“Just eat it”: una storia di spreco alimentare
Nell’anno dedicato alla prevenzione dello spreco alimentare in Italia, e mentre in Europa si discute se eliminare la data di scadenza per alcuni tipi di alimenti, la proiezione del film Just eat it nell’ambito del Festival Cinemambiente non poteva essere più tempestiva. Il documentario, firmato da Jen Rustemeyer e Grant Baldwin, racconta la loro esperienza di coppia impegnata per sei mesi a vivere di solo cibo scartato, ovvero di quel cibo confezionato prossimo alla scadenza che viene sistematicamente buttato dai supermercati oppure di quel cibo fresco che rimane invenduto al mercato perché esteticamente meno perfetto. L’esperimento si dimostra piuttosto sorprendente: circa 200 dollari di spesa in sei mesi.
Il documentario mette il dito in una grossa piaga, quello dello spreco alimentare, che a macchia d’olio coinvolge ben altri sprechi, da quello idrico a quello energetico, passando per la rete dei trasporti fino al mero danno economico. Mediante una formula cinematografica divertente e accattivante, Grant Baldwin alterna le sue vicende di cercatore di cibo alle interviste a figure di rilievo nell’ambito di questa tematica: Dana Gunders, Project Scientist nel settore Food & Agriculture presso il Natural Resources Defense Council di San Francisco, autrice del report “Wasted: How America is Losing Up to 40% of Its Food from Farm to Fork to Landfill”; Jonathan Bloom, giornalista e autore del libro American Wasteland; Tristram Stuart, scrittore e attivista, vincitore del premio ambientale internazionale Sophie Prize nel 2011 per il suo impegno contro lo spreco.
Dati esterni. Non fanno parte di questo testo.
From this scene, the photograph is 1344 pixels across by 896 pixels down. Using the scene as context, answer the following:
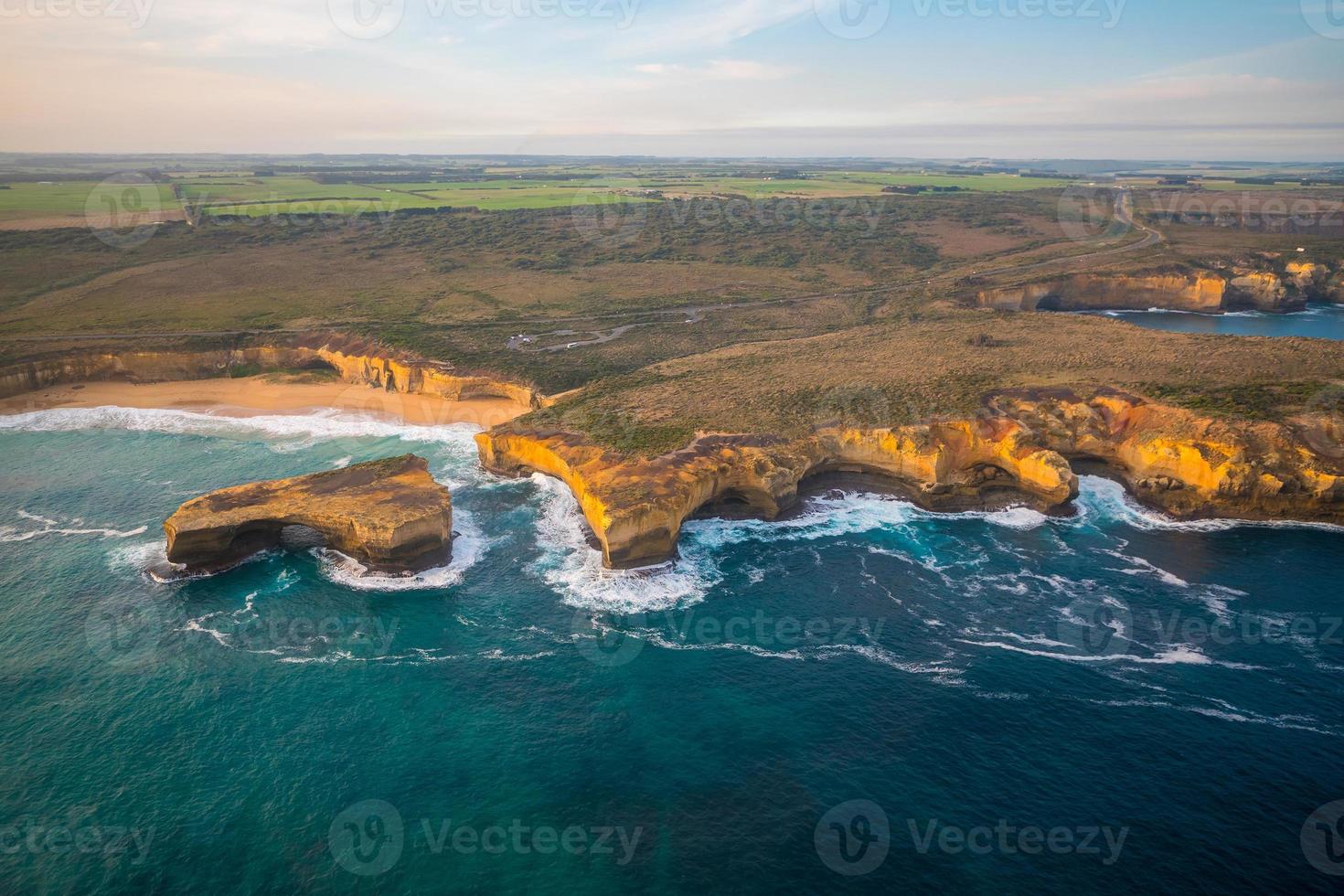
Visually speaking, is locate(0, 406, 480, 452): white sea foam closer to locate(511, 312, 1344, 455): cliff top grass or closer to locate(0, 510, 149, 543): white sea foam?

Una storia semplice che diventa lo specchio di una realtà da cui risultano evidenti grandi falle nel sistema alimentare nord-americano, riconoscibili tuttavia anche in altri paesi. Si parte dal sistema produttivo, che fornisce più cibo di quello che effettivamente si consuma. Si continua con il sistema distributivo, che vede i supermercati obbligati a disfarsi dei prodotti prossimi alla scadenza per quanto siano ancora integri e commestibili. Si finisce con la cultura del consumatore, abituato a scegliere prodotti esteticamente perfetti e a considerare lo spreco alimentare come qualcosa di lecito e senza conseguenze.
Ancora una volta, tutto parte da un meccanismo economico viziato che porta i paesi sviluppati a produrre più di quel che riescono a consumare privando di risorse quelle popolazioni che invece non hanno le stesse possibilità. Il progetto di Jen e Grant dimostra che basterebbe abbattere gli ostacoli culturali per creare una nuova sensibilità e una nuova consapevolezza. Solo grazie a questo cambiamento – che alcuni stanno iniziando a mettere in atto – è ipotizzabile una nuova gestione delle risorse che non solo permetterebbe una loro migliore distribuzione a livello globale, ma risulterebbe anche più vantaggiosa economicamente.